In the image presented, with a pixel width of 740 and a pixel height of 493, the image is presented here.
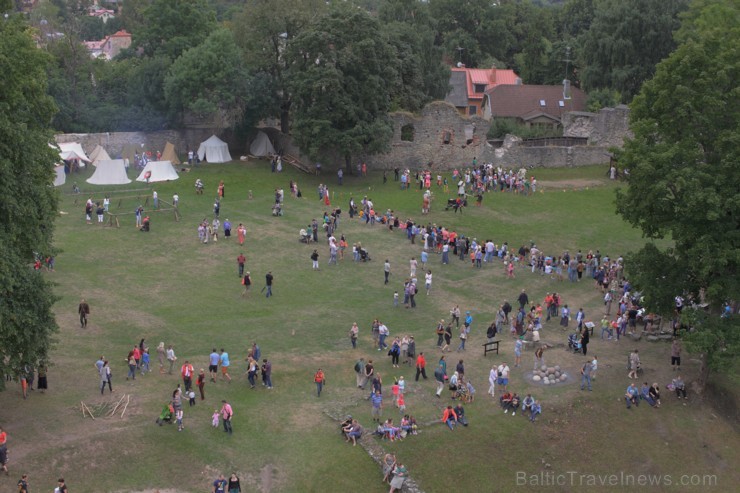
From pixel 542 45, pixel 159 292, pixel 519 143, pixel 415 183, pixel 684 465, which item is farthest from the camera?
pixel 542 45

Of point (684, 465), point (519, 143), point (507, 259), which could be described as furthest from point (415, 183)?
point (684, 465)

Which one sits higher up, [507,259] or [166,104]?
[166,104]

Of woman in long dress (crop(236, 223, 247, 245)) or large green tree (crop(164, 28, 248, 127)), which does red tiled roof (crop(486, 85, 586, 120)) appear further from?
woman in long dress (crop(236, 223, 247, 245))

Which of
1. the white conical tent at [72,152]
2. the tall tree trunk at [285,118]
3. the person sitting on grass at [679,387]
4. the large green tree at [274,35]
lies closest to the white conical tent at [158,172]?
the white conical tent at [72,152]

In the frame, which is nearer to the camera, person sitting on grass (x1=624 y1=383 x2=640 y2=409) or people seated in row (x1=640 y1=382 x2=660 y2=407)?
person sitting on grass (x1=624 y1=383 x2=640 y2=409)

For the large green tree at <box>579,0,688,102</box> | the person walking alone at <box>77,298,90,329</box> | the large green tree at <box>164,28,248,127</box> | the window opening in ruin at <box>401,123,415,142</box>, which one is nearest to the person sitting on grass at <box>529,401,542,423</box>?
the person walking alone at <box>77,298,90,329</box>

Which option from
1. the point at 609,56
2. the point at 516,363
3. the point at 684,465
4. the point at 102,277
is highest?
the point at 609,56

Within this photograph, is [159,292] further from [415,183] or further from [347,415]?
[415,183]
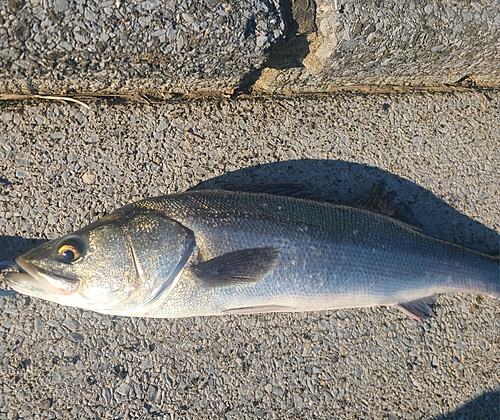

--- WORK TO DO ---
Count how many lines of the listing above contain the word "conical", matching case exactly, and reply with the number alone.

--- COMPLETE RESPONSE ---
3